中居正広が芸能界引退に追い込まれた。まさに“追い込まれた”という言葉がぴったりくるような幕切れとなってしまった・・・。本人もここまで事が大きくなるとは夢にも思っていなかったと思うが、完全に見誤ってしまったと言えるし、途中で火に油を注いでしまった形となった。今やガバナンス・コンプライアンスに対する感度が高い世の中で、世間の目、世論が強力な影響力を持ち、時に政治やメディアまでも大きく動かしてしまう時代。しかもそのスピードが恐ろしく速い。問題の種が少しでもあれば、それを徹底的に容赦なく叩くという風潮が強い世の中になっているのもまた怖いことではあるが、“調子に乗った”杭は徹底的に打たれる時代なのだ。
本件は色々な憶測が流れているが、僕はこれまで中居くんの出ている番組は結構好きで観ていたし、SMAPの全盛期を体感しながら応援してきた世代でもあって、熱狂的なファンではないまでも、それなりに中居くんが出ている番組を常に見てきたひとりの視聴者であった。個人的には、そもそもクリーンで健全なプロ意識で仕事をしていると思っていた中居くんが、高額の示談金を払わなければならないような“失態”を招いたことそのものに失望してしまったし、彼を見る目が変わってしまったのは事実。事件の詳細は明らかになっていないものの、何か重大な問題を起こしてしまったことは事実だと本人も認めているわけだ。残念ながらもう前と同じような気持ちで、彼がMCをする番組を見ることはできないと思うし、彼の言葉ももはや響かなくなってしまった気もする。この時点で、中居くんが引退するか否かは別としても、多くの視聴者の中で彼の芸能人生は一定の終わりを迎えてしまったのではないかと思う。恐らく同じように感じた人は多いだろう。
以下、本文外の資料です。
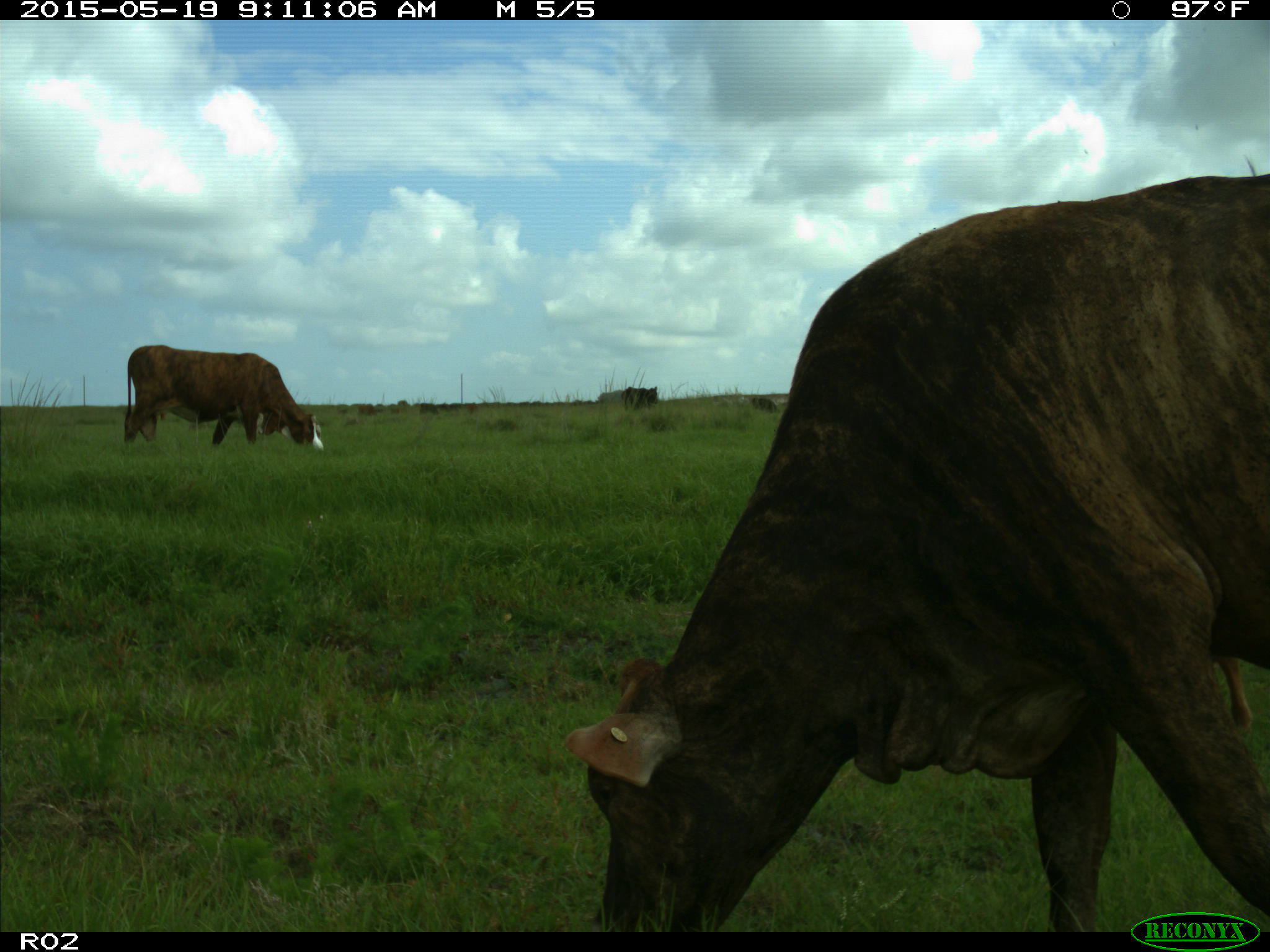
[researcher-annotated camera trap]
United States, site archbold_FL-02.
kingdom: Animalia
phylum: Chordata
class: Mammalia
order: Artiodactyla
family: Bovidae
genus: Bos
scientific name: Bos taurus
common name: domestic cow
Bos taurus (domestic cow).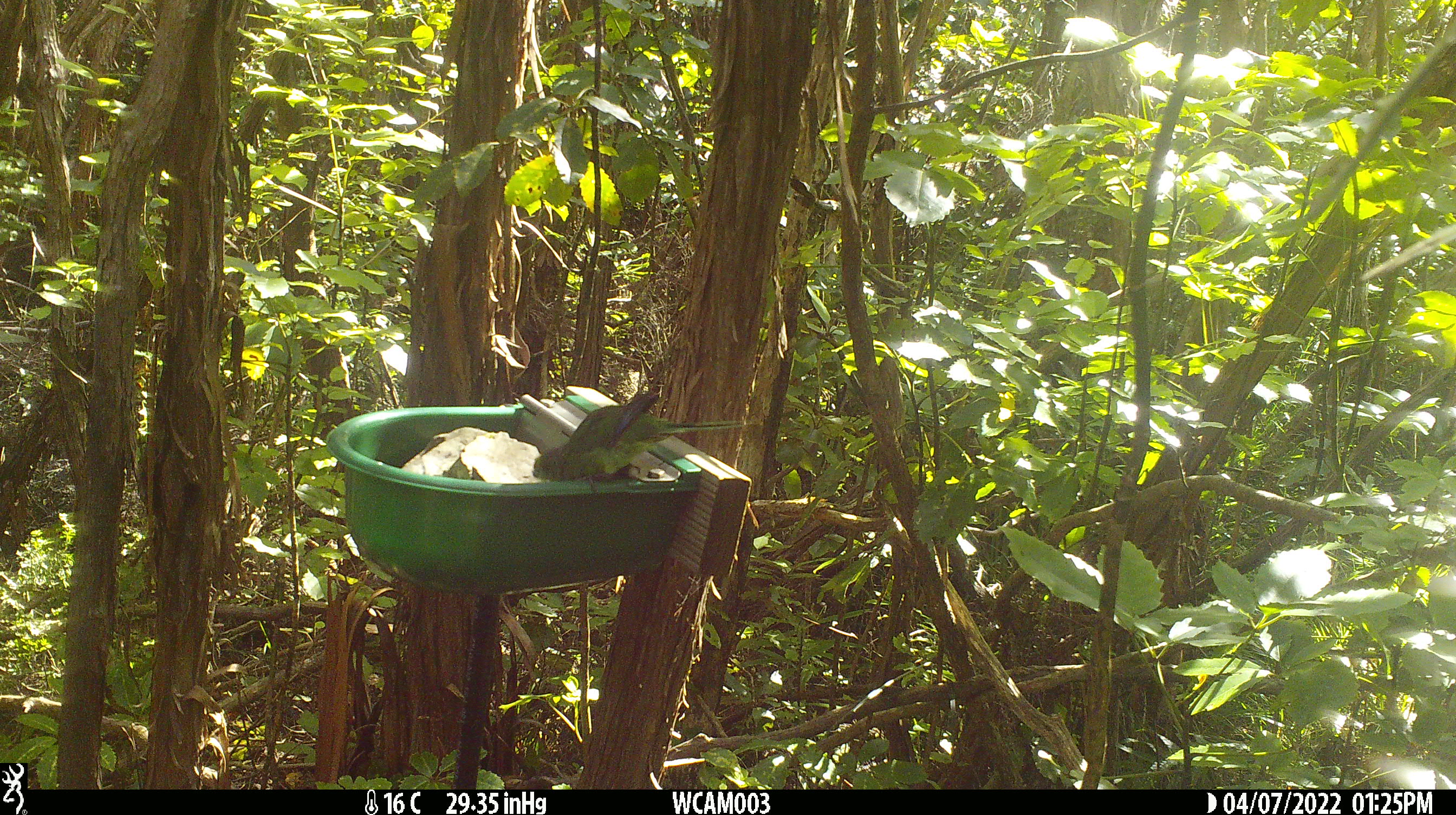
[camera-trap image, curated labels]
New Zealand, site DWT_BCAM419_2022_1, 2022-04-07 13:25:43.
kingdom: Animalia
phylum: Chordata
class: Aves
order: Psittaciformes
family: Psittaculidae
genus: Cyanoramphus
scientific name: Cyanoramphus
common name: parakeet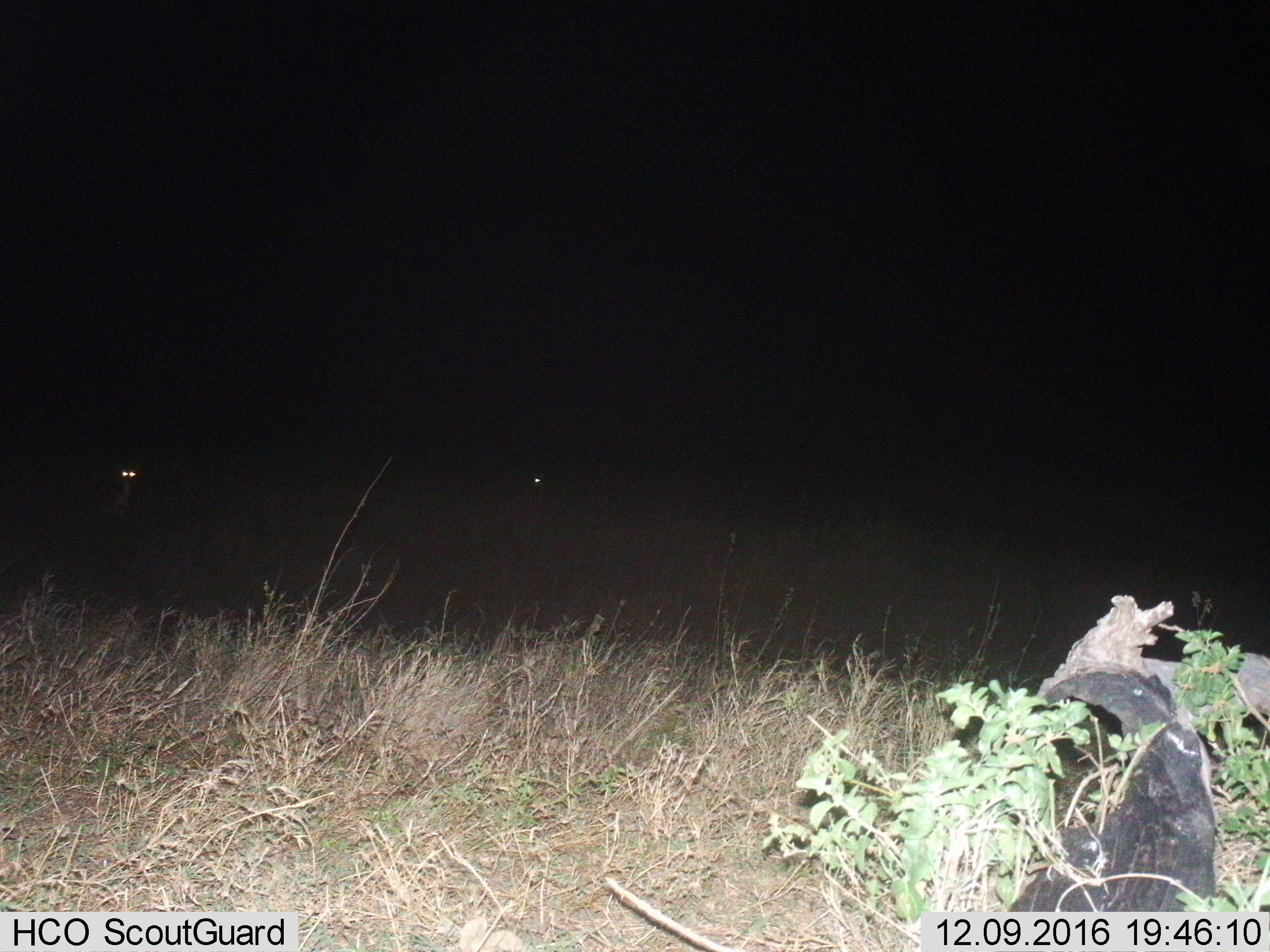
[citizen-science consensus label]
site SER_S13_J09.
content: unidentified animal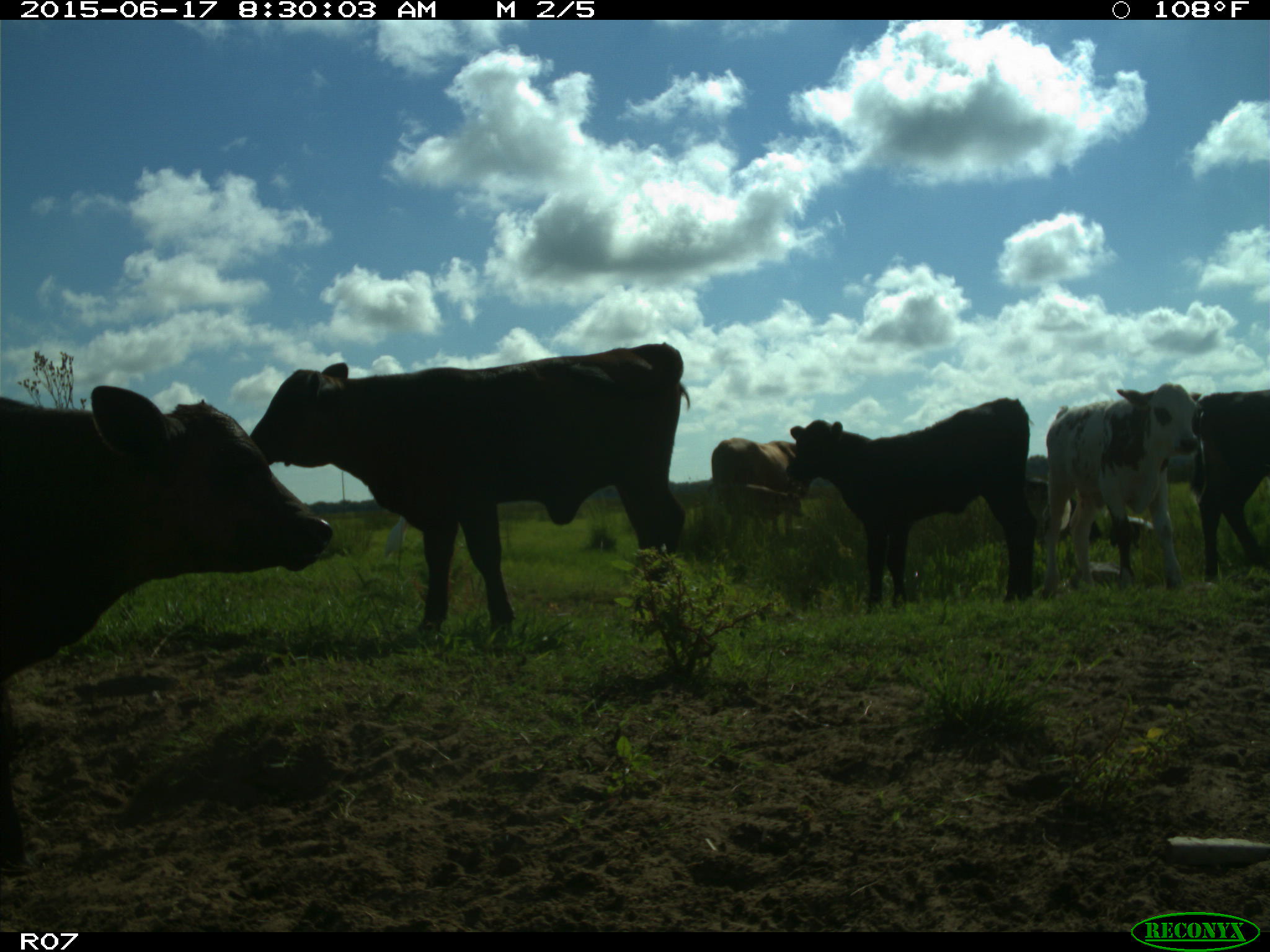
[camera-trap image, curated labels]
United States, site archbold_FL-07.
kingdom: Animalia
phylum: Chordata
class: Mammalia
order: Artiodactyla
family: Bovidae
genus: Bos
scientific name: Bos taurus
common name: domestic cow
当然、中居くんは結婚もしていない独身の身なので自由恋愛が出来る立場ではあるが、もし相手が望まない形で何らかの行為を強要してしまったのであれば、それはやはり芸能人の驕りであったと言わざるを得ないし、驕りを通り越して犯罪の域になってしまうので、決して許されることではない。その後、芸能活動は続けられるという条件で被害者側と示談したものと思われるが、そもそも示談しなければいけないような事件があったことが情報として外に漏れてしまった時点で守秘義務が破綻しているし、そうなってしまうと、芸能活動が続けられるかどうかは本人が判断するものではなく、業界・視聴者の判断であるということを今回の一連の状況で痛烈に思い知らされた。この状況は示談した筈の中居くんには不運だったかもしれないが、やはり永遠に封印出来るものではなかったのかもしれない。
フジテレビが叩かれるのは、フジの社員が問題となった“場”の設定に関与した可能性があることや、そもそも同局の女子アナに対して健全とは言えない接待が常態化していた可能性や、中居くんに問題を起こさせてしまった状況を作ってしまった、或いは助長してしまった可能性があることについての追及が始まっているわけで、中居くんの問題から波及したことではあるが、これに関してはフジだけの問題ではない可能性もあり、メディア全体が今後襟を正すことが求められていくことになるのだろう。今後の進捗が気になるところだ。
それにしても、芸能人としての才能豊かな中居くんだっただけに、芸能人としての“死”は残念で“もったいない“としか言いようがない。ジャニーズの顛末を身近で見てきていた筈なのに、その教訓を活かすことが出来なかったのも残念である。そしてなぜ女性との問題を起こしてしまったのだろうと、そもそもそのことが悔やまれてならない。人間誰もが完璧な聖人君子ではないかもしれないが、松本人志同様、やはり調子に乗り過ぎてしまった人気芸能人の驕りという点で、大きな落とし穴があったということだろう。
芸能人としての末路はもはや避けられないかもしれないが、人生が終わったわけでは無いので、今後どのように生きていくのかをこれから考えていくことになろう。中居くんは芸能界での交友関係も多かったと思うが、性格的にはあまり人に頼らず、自分で決断してきたところがあるように思う。それでいてどこか“脆さ“もあり、本当に信頼出来る人がどのくらいいたのだろうかと心配になってしまった。かなり孤独だった可能性も高い。そんな状況の中で芸能人としての命が奪われたというのは想像を絶するダメージであることは想像に難くない。今こそ、SMAPの元メンバー・・・香取、稲垣、草彅、木村で、ぜひ中居くんの心の支え、再生への道筋をサポートしてあげて欲しいと願うばかりである。